— begin —

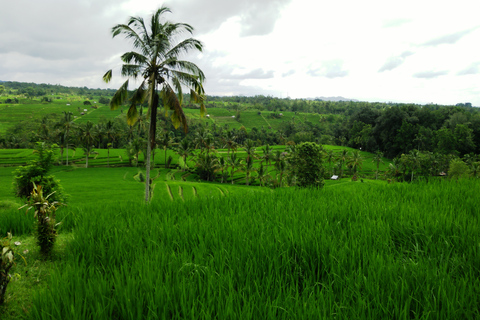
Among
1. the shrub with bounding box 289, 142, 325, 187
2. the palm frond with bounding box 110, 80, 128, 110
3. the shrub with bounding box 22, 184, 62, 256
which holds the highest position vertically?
the palm frond with bounding box 110, 80, 128, 110

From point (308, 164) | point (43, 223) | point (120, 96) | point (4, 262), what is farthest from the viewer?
point (308, 164)

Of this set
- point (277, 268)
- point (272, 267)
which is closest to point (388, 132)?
point (272, 267)

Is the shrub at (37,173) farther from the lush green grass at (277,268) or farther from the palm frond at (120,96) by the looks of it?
the lush green grass at (277,268)

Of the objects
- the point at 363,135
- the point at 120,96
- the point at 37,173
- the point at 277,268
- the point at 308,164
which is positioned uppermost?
the point at 120,96

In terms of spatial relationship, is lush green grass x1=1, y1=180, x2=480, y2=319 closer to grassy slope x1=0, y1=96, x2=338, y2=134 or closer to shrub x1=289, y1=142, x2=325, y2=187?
shrub x1=289, y1=142, x2=325, y2=187

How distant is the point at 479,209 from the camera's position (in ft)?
15.6

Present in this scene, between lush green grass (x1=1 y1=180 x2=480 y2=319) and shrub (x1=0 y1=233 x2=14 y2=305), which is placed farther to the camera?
shrub (x1=0 y1=233 x2=14 y2=305)

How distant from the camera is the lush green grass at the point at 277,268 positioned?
2.38 metres

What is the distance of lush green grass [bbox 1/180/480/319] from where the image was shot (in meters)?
2.38

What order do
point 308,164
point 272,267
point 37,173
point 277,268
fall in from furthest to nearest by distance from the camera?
1. point 308,164
2. point 37,173
3. point 272,267
4. point 277,268

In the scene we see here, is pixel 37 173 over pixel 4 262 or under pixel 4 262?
under

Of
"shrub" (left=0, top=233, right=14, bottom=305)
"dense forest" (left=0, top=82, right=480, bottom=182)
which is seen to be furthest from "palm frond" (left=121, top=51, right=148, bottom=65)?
"dense forest" (left=0, top=82, right=480, bottom=182)

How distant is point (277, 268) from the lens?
3.07m

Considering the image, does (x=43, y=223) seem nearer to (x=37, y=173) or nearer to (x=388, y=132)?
(x=37, y=173)
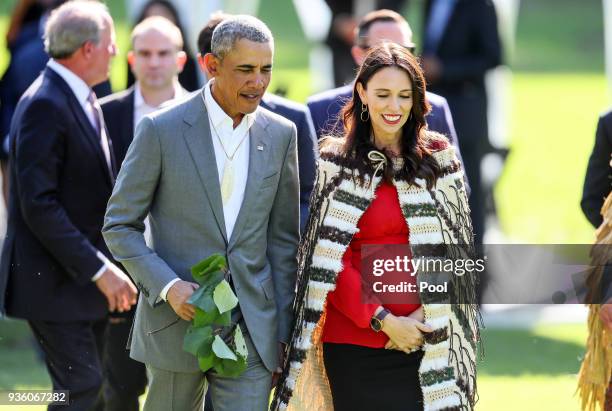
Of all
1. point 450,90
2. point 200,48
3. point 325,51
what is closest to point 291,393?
point 200,48

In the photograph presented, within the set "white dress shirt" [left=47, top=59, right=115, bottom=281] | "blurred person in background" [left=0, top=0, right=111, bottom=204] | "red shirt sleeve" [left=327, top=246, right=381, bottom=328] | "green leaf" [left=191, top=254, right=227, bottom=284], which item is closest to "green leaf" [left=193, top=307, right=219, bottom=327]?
"green leaf" [left=191, top=254, right=227, bottom=284]

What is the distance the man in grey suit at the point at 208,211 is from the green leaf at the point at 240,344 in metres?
0.07

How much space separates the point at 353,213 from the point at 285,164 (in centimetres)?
36

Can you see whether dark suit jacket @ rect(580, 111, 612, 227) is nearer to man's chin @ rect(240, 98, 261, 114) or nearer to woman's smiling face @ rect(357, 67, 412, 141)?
woman's smiling face @ rect(357, 67, 412, 141)

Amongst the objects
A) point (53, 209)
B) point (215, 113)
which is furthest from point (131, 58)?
point (215, 113)

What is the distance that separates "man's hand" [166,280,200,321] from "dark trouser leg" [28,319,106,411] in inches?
55.8

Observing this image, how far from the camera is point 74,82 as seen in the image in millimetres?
6980

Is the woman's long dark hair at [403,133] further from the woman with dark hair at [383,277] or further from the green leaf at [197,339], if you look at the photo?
the green leaf at [197,339]

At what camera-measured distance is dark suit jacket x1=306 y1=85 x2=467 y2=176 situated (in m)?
7.13

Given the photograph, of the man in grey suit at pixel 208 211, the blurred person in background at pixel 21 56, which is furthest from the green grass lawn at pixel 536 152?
the man in grey suit at pixel 208 211

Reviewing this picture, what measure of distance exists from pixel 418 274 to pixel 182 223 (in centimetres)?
97

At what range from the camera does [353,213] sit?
18.8 ft

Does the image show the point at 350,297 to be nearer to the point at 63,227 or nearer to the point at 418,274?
the point at 418,274

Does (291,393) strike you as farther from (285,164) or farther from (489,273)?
(489,273)
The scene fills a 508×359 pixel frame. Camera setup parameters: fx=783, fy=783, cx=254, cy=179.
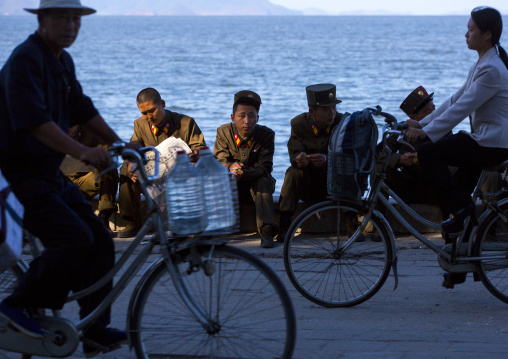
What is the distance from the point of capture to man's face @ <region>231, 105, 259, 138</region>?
7043 mm

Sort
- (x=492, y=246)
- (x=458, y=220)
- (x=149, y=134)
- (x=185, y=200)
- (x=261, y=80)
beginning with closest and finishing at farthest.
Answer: (x=185, y=200) < (x=458, y=220) < (x=492, y=246) < (x=149, y=134) < (x=261, y=80)

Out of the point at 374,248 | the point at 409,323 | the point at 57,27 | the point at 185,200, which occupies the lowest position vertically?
the point at 409,323

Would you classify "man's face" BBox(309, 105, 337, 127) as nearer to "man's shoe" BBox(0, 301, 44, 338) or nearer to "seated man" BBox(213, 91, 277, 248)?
"seated man" BBox(213, 91, 277, 248)

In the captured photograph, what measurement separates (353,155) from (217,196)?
1.60m

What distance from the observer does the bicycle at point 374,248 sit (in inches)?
191

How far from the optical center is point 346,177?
15.7 feet

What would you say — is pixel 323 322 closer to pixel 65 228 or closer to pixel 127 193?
pixel 65 228

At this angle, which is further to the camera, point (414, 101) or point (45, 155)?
point (414, 101)

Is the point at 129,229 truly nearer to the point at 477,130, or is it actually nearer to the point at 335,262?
the point at 335,262

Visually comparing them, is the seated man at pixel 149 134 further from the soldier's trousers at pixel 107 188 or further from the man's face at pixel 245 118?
the man's face at pixel 245 118

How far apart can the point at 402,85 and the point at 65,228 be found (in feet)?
109

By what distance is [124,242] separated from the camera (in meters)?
6.96

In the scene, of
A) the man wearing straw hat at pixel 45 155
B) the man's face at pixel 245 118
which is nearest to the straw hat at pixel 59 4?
the man wearing straw hat at pixel 45 155

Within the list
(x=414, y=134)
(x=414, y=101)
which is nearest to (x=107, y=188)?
(x=414, y=101)
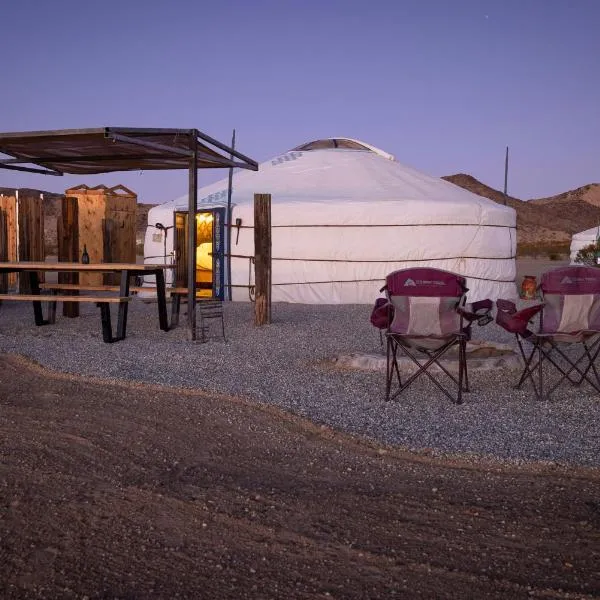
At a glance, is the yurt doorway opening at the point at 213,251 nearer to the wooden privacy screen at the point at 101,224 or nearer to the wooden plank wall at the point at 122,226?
the wooden plank wall at the point at 122,226

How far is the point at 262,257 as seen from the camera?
716 centimetres

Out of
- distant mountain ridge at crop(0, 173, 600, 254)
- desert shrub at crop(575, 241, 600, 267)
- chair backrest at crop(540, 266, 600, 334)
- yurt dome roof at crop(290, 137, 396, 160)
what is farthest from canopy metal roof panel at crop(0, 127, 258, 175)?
distant mountain ridge at crop(0, 173, 600, 254)

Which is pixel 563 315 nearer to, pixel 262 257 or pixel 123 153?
pixel 262 257

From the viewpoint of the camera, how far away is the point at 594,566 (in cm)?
190

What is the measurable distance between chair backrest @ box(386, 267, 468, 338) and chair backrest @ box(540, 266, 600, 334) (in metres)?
0.53

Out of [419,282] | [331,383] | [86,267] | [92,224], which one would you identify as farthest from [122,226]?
[419,282]

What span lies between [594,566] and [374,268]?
773cm

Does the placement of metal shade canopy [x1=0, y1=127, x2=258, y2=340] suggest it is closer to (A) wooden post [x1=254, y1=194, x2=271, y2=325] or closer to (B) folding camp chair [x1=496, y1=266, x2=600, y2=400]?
(A) wooden post [x1=254, y1=194, x2=271, y2=325]

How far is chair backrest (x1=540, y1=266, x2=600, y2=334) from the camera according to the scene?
4.31 m

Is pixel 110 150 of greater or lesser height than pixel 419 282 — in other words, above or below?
above

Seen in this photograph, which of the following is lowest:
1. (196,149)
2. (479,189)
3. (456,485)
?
(456,485)

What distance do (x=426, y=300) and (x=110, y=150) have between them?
3.91m

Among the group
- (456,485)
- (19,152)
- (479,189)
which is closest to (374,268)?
(19,152)

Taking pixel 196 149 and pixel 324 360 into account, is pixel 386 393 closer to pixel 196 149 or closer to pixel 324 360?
pixel 324 360
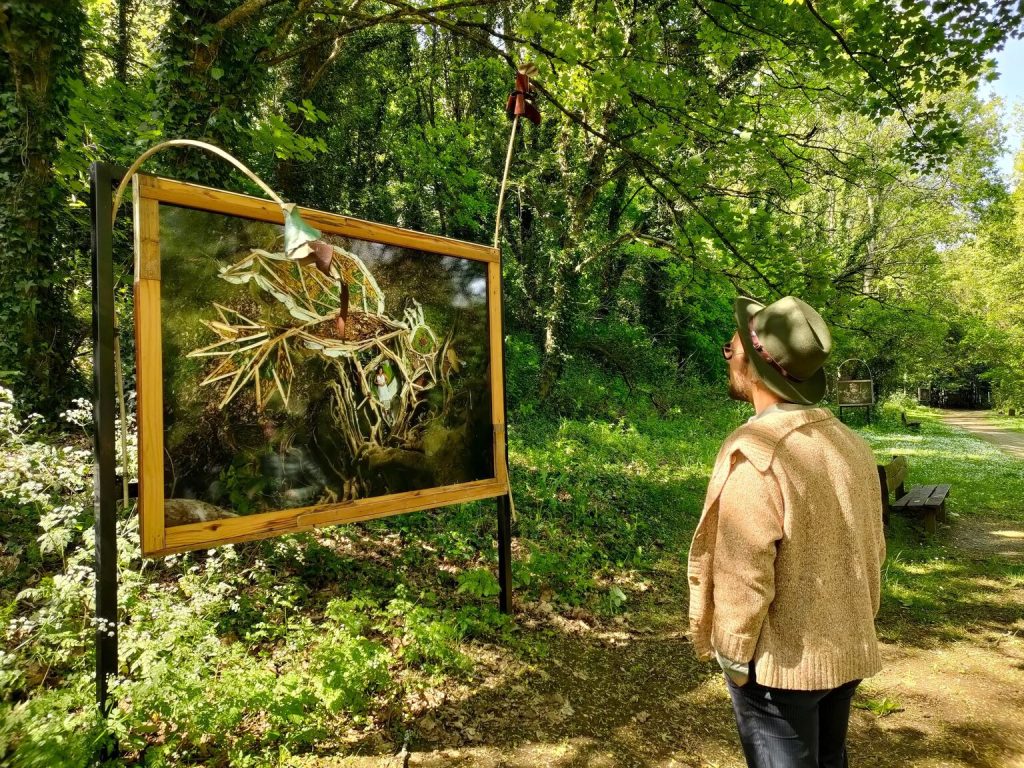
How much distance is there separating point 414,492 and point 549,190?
1046 cm

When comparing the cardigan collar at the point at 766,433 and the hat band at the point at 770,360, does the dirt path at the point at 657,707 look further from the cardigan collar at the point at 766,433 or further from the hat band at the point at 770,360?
the hat band at the point at 770,360

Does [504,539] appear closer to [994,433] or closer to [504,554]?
[504,554]

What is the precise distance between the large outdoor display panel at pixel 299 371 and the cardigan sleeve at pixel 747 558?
164cm

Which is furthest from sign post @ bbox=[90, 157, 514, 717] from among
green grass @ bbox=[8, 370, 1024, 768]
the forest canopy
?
the forest canopy

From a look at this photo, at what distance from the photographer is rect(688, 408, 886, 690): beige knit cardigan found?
1704mm

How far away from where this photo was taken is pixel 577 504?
267 inches

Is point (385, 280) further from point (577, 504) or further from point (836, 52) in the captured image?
point (836, 52)

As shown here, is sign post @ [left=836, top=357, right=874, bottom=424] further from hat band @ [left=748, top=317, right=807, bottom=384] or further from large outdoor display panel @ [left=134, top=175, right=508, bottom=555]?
hat band @ [left=748, top=317, right=807, bottom=384]

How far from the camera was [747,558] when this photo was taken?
171 cm

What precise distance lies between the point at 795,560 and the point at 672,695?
8.18 feet

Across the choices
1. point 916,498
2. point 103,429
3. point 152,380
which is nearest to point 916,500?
point 916,498

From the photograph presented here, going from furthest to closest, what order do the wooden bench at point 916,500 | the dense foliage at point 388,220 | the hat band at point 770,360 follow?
1. the wooden bench at point 916,500
2. the dense foliage at point 388,220
3. the hat band at point 770,360

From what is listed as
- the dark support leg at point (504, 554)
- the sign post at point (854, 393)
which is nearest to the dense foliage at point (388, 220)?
the dark support leg at point (504, 554)

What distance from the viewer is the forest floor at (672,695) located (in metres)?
3.03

— end —

- [What needs to be done]: Copy the listing from its beginning through the line containing "4. point 277,268", replacing "camera" with "viewer" and keeping everything else the same. Leave out the pictures.

- [Exercise solution]:
Among
1. the shrub with bounding box 289, 142, 325, 187
2. the palm frond with bounding box 110, 80, 128, 110
3. the shrub with bounding box 22, 184, 62, 256
which holds the highest position vertically?
the palm frond with bounding box 110, 80, 128, 110

From point (308, 164) | point (43, 223) | point (120, 96) | point (4, 262), what is farthest from the viewer?
point (308, 164)

Of this set
- point (277, 268)
- point (272, 267)
which is closest to point (388, 132)?
point (272, 267)

Is the shrub at (37,173) farther from the lush green grass at (277,268) or farther from the palm frond at (120,96) by the looks of it?
the lush green grass at (277,268)

Of the objects
- the point at 363,135
- the point at 120,96
- the point at 37,173
- the point at 277,268
- the point at 308,164
which is positioned uppermost?
the point at 120,96

In terms of spatial relationship, is lush green grass x1=1, y1=180, x2=480, y2=319 closer to grassy slope x1=0, y1=96, x2=338, y2=134 or closer to shrub x1=289, y1=142, x2=325, y2=187?
shrub x1=289, y1=142, x2=325, y2=187

How distant is the point at 479,209 from the viewer's position (in ft)?
15.6

Present in this scene, between lush green grass (x1=1 y1=180 x2=480 y2=319) and shrub (x1=0 y1=233 x2=14 y2=305), which is placed farther to the viewer?
shrub (x1=0 y1=233 x2=14 y2=305)

How distant from the viewer is the lush green grass at the point at 277,268 positioned?
2.38 metres

What is the distance of lush green grass [bbox 1/180/480/319] from where the image was shot (in meters)?
2.38

What order do
point 308,164
point 272,267
point 37,173
point 277,268
fall in from furthest to nearest by distance from the viewer?
1. point 308,164
2. point 37,173
3. point 272,267
4. point 277,268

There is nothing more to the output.